During the last two months, we now have seen two articles with alarming news about the production of crude oil from Kuwait. The first came in November by James Cordahi and Andy Critchlow at Bloomberg and was entitled: Kuwait Oil Field, World’s Second Largest, ‘Exhausted.’ A quote from the article:
The plateau in output from the Burgan field will be about 1.7 million barrels a day, rather than as much as the 2 million a day that engineers had forecast could be maintained for the rest of the field’s 30 to 40 years of life, said Farouk Al-Zanki, the chairman of state-owned Kuwait Oil Co. Kuwait will spend about $3 billion a year for the next three years to expand output and exports, three times the recent average.
To boost oil supplies, “Burgan by itself won’t be enough because we’ve exhausted that, with its production capability now much lower than what it used to be,” Al-Zanki said during an interview in his office in Ahmadi, 20 kilometers south of Kuwait City. “We tried 2 million barrels a day, we tried 1.9 million, but 1.7 million is the optimum rate for the facilities and economics.”

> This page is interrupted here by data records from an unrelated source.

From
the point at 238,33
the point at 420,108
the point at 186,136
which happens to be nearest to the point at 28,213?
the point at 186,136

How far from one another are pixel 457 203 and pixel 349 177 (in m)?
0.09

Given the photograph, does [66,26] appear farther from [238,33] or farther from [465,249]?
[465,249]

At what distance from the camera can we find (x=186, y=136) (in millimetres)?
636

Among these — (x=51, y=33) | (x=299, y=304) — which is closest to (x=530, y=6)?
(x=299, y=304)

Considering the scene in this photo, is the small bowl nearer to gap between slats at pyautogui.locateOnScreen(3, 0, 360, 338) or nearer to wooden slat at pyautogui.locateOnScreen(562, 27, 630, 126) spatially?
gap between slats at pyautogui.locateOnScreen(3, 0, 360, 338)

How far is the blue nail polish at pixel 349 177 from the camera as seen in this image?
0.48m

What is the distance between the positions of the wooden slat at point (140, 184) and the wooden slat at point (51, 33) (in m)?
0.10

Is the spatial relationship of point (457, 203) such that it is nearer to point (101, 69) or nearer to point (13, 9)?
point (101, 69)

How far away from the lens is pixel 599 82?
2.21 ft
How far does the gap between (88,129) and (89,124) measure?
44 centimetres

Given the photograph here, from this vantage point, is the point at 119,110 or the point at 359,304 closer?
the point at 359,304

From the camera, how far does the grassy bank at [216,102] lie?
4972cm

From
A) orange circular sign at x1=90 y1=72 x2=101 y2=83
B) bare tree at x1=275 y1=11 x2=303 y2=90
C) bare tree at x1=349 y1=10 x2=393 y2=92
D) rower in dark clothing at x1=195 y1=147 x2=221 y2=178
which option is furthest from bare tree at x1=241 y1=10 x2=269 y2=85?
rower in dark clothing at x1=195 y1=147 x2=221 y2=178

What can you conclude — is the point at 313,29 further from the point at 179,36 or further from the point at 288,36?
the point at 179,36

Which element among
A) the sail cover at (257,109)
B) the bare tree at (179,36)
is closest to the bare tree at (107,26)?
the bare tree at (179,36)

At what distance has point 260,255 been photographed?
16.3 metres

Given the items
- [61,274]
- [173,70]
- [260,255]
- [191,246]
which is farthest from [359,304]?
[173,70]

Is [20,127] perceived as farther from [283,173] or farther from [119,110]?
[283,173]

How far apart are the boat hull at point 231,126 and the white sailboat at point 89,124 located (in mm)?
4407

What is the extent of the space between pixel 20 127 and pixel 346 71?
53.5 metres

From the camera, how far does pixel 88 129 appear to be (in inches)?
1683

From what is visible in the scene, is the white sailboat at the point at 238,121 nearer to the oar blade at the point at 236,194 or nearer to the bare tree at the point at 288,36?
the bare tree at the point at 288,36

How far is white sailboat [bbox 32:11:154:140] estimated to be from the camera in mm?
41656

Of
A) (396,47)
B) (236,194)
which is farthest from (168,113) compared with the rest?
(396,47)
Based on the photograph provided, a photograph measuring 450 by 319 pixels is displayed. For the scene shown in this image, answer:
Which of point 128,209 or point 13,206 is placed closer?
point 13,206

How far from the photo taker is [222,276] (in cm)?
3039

Reuters has just delivered a second alarming message: OPEC producer Kuwait’s oil reserves are only half those officially stated, according to internal Kuwaiti records seen by industry newsletter Petroleum Intelligence Weekly (PIW). “PIW learns from sources that Kuwait’s actual oil reserves, which are officially stated at around 99 billion barrels, or close to 10 percent of the global total, are a good deal lower, according to internal Kuwaiti records,” the weekly PIW reported on Friday. It said that according to data circulated in Kuwait Oil Co (KOC), the upstream arm of state Kuwait Petroleum Corp, Kuwait’s remaining proven and non-proven oil reserves are about 48 billion barrels. Officials from KOC were not immediately available for comment to Reuters. PIW said the official public Kuwaiti figures do not distinguish between proven, probable and possible reserves. But it said the data it had seen the show that of the current remaining 48 billion barrels of proven and non-proven reserves, only about 24 billion barrels are so far fully proven — 15 billion in its biggest oilfield Burgan.
In March 2003 I asked Jean Laherrere about his opinion about the reserves in Kuwait, and this is part of his reply from March 17, 2003.

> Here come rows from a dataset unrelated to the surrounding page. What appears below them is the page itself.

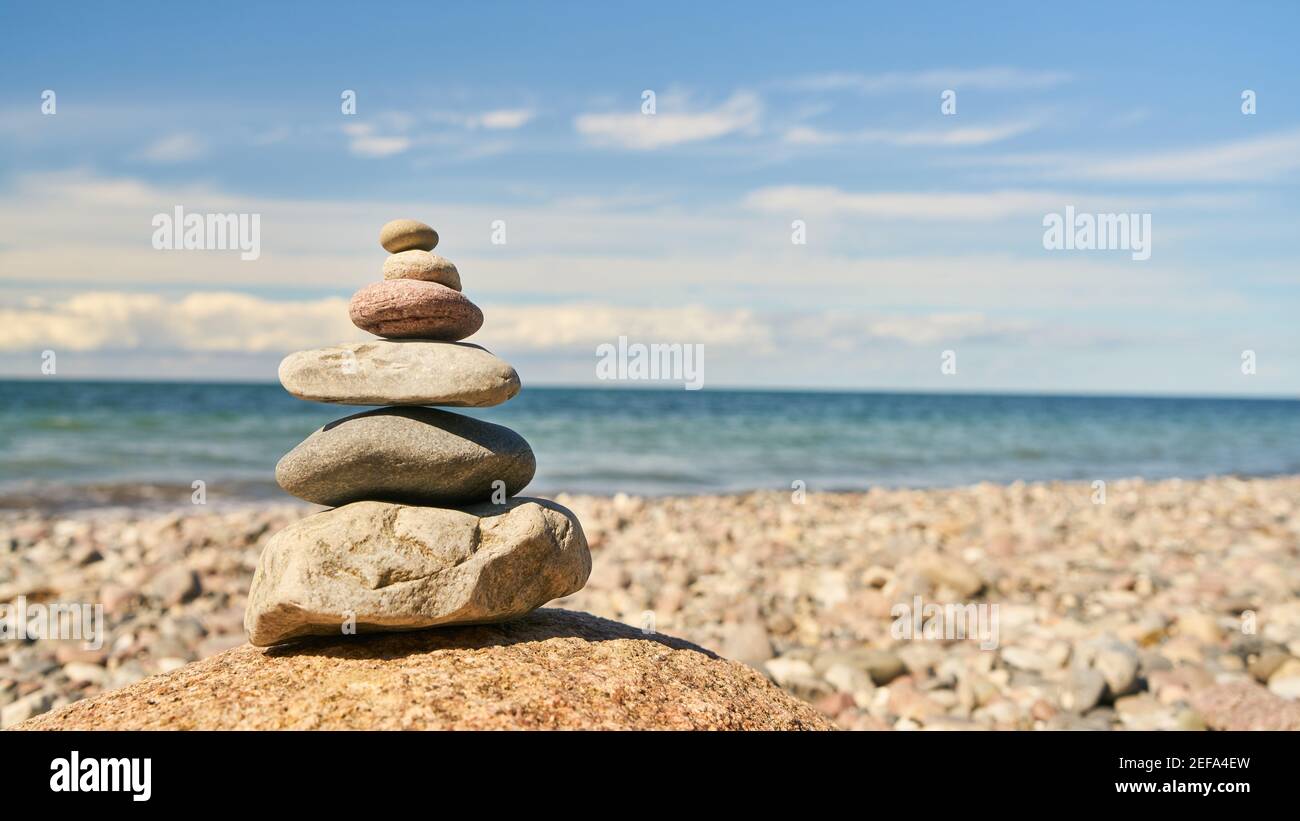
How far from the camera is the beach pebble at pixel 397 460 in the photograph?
417 centimetres

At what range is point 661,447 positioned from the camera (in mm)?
25578

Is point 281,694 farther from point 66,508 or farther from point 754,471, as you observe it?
point 754,471

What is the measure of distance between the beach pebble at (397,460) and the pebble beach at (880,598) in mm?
3248

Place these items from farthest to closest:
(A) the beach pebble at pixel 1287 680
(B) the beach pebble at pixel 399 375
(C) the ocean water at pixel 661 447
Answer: (C) the ocean water at pixel 661 447 → (A) the beach pebble at pixel 1287 680 → (B) the beach pebble at pixel 399 375

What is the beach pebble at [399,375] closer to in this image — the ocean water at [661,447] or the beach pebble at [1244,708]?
the beach pebble at [1244,708]

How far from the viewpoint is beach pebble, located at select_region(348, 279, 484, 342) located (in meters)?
4.32

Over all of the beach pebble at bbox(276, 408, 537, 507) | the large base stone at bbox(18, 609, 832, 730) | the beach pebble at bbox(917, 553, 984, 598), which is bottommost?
the beach pebble at bbox(917, 553, 984, 598)

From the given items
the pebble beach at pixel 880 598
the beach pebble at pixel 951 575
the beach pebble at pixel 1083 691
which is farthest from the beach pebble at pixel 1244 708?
the beach pebble at pixel 951 575

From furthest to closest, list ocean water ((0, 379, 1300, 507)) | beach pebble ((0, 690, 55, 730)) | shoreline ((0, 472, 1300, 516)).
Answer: ocean water ((0, 379, 1300, 507))
shoreline ((0, 472, 1300, 516))
beach pebble ((0, 690, 55, 730))

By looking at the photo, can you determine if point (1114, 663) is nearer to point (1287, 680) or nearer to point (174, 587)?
point (1287, 680)

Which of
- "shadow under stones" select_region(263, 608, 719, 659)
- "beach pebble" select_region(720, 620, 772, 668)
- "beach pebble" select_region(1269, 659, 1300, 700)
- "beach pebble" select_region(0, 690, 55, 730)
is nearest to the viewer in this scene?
"shadow under stones" select_region(263, 608, 719, 659)

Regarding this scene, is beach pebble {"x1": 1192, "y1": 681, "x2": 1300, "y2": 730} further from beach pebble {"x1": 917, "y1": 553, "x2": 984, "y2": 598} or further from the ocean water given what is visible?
the ocean water

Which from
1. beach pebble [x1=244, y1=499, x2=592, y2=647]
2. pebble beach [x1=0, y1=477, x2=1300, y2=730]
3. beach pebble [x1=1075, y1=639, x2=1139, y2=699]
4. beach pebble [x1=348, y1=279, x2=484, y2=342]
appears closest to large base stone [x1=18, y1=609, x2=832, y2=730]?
beach pebble [x1=244, y1=499, x2=592, y2=647]

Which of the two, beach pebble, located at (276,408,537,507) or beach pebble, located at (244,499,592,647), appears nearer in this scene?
beach pebble, located at (244,499,592,647)
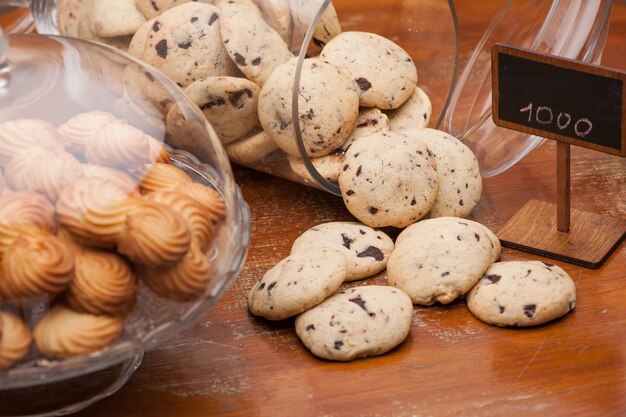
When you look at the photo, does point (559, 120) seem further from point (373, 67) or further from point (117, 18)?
point (117, 18)

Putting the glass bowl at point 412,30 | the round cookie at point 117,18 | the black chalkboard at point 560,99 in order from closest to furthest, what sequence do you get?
the black chalkboard at point 560,99, the round cookie at point 117,18, the glass bowl at point 412,30

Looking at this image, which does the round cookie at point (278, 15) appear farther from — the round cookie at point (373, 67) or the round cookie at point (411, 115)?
the round cookie at point (411, 115)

From the incomplete scout data, the picture of Kuwait oil is as follows.
From the technical data, the cumulative discovery of oil +condensate is plotted versus the cumulative number of New Field Wildcats to give the “creaming curve” which is modeled with two hyperbolic curves with an ultimate of 100 Gb.
It shows that the undiscovered potential is small in Kuwait.

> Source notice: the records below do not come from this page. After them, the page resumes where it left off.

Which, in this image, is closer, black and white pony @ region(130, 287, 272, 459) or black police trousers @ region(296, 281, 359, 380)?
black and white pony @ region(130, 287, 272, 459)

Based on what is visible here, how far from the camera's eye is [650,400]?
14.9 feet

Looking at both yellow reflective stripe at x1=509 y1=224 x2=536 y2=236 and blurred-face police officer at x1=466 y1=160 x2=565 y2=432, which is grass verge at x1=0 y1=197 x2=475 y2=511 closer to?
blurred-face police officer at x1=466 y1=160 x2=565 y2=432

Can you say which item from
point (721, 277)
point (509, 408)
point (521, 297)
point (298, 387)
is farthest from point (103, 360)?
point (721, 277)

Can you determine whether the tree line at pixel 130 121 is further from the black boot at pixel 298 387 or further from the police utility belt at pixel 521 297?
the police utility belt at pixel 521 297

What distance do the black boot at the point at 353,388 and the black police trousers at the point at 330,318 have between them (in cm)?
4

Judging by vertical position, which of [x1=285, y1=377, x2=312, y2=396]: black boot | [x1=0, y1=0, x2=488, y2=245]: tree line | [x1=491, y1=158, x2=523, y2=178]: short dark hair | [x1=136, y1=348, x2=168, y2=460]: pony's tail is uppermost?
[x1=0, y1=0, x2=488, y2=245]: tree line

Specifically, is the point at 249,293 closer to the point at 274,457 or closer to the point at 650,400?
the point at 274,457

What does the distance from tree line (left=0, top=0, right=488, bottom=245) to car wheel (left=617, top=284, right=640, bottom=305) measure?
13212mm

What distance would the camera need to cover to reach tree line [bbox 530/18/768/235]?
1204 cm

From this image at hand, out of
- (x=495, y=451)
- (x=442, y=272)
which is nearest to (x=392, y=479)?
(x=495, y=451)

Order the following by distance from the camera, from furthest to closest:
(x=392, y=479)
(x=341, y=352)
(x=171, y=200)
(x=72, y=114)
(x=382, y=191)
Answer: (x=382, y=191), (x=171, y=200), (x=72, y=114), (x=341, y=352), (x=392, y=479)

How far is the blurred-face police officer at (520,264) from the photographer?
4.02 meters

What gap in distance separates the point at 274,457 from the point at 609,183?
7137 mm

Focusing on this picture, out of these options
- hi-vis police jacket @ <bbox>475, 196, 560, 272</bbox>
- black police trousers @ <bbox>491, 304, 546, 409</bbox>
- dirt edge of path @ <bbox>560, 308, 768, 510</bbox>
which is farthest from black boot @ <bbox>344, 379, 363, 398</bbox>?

The cumulative discovery versus time is plotted with the cumulative production (adding 2 Gb in 1991 as the loss of the fire in the Gulf War), the difference gives the remaining reserves.
The remaining reserves from the technical data are compared with the political reserves given on the OPEC site since 1981 which are the data published in the Oil & Gas Journal (Kuwait + 1/2 Neutral Zone), data which is also taken as reference by the BP Statistical Review. World Oil is slightly different from OGJ.
But if political data and technical data were similar up to 1983, they completely diverge in 1984 when Kuwait decide to increase its reserves, followed later in 1990 by Saudi Arabia. But strangely the reserves of the Neutral Zone, owned half and half by Kuwait and Saudi Arabia did not increase at all its reserves as the joint owners did no agree about the timing of the increase. It is a joke to see OGJ data being the same since 1991 at 96.5 Gb as if the new discoveries were replacing the production even the loss of 2 Gb in the Gulf war in 1991.
The reported ultimate of the Greater Burgan is 59 Gb, but it ‘s hard to check the reliability of this estimate as the data are incomplete (stopping in 1998 for the annual production) and the field production was disturbed by the constraints on production because quotas, and the Gulf war, and not yet showing a reliable decline (since its peak in 1972 at 2.4 Mb/d) to indicate its real ultimate value.
Jean makes today the following comment: The cumulative production of oil and condensate at end 2004 is about 38 Gb including 2 Gb lost during the 1991 fires. IHS 2005 reports cumulative discovery at 93 Gb, when WM 2005 reports 72 Gb, giving remaining reserves of 55 or 34 Gb at end 2004. IHS is usually too high and WM a little too low so 40 Gb seems to be the average. It is interesting to see that OPEC Preserves estimate was about IHS 2P value from 1970 to 1984 and apparently, Kuwait value jumped in 1985 in the quotas fight started by Kuwait keeping the remaining value flat when no discovery and reserve growth is not justified is, of course, wrong. Kuwait seems, in fact, to return to the pre-1985 value of cumulative discovery. The creaming curve shows that there is little hope of discovery.